- _WHAT TO WORK ON_
In the listing below, find the line that contains "United States, site archbold_FL-17." and the line that contains "Tanzania, site O10, 2013-12-15". Quote both and every line between them, exactly, and nothing more.
═══ SOURCE DATA ═══
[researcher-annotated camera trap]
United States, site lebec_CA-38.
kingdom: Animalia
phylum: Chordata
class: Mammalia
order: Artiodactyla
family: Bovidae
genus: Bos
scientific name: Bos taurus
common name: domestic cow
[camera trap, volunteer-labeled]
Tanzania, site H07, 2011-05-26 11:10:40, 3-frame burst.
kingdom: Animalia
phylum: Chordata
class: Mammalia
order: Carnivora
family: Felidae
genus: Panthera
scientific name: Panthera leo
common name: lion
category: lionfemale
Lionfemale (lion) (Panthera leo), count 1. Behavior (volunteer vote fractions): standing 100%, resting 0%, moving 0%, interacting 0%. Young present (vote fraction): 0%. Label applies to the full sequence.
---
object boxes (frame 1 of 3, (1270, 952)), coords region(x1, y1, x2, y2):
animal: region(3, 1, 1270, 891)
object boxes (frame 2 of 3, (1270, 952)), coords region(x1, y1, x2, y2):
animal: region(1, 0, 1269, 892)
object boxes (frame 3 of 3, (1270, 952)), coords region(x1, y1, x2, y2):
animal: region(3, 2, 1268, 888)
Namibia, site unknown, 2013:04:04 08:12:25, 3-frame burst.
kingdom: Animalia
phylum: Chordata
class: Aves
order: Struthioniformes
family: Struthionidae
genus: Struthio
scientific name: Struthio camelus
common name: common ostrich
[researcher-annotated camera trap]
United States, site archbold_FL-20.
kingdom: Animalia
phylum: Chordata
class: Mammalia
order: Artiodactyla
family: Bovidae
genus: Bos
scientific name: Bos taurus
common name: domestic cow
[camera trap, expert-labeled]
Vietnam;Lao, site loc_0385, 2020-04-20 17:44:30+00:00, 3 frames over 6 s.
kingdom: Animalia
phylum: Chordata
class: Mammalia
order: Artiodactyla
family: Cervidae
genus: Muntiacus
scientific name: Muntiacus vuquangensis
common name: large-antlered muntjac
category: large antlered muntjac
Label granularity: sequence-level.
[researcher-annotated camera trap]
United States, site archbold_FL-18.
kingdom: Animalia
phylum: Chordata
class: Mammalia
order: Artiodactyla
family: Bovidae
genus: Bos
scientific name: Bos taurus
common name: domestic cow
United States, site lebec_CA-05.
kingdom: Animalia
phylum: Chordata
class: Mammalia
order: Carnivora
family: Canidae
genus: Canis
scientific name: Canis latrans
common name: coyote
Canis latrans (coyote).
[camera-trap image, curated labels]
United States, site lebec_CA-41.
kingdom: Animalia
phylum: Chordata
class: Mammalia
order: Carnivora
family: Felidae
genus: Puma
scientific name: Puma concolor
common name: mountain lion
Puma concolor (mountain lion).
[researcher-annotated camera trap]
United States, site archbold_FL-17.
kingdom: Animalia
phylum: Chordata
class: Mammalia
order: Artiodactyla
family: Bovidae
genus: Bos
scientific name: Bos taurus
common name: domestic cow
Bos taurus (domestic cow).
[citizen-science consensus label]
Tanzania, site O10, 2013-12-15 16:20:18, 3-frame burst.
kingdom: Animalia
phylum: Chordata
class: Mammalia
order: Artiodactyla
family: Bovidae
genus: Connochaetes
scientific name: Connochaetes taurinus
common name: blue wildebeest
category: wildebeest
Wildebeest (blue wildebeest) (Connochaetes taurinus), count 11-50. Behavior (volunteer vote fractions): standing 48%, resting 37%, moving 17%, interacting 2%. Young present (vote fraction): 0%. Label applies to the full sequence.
═══
- _YOUR SOLUTION_
United States, site archbold_FL-17.
kingdom: Animalia
phylum: Chordata
class: Mammalia
order: Artiodactyla
family: Bovidae
genus: Bos
scientific name: Bos taurus
common name: domestic cow
Bos taurus (domestic cow).
[citizen-science consensus label]
Tanzania, site O10, 2013-12-15 16:20:18, 3-frame burst.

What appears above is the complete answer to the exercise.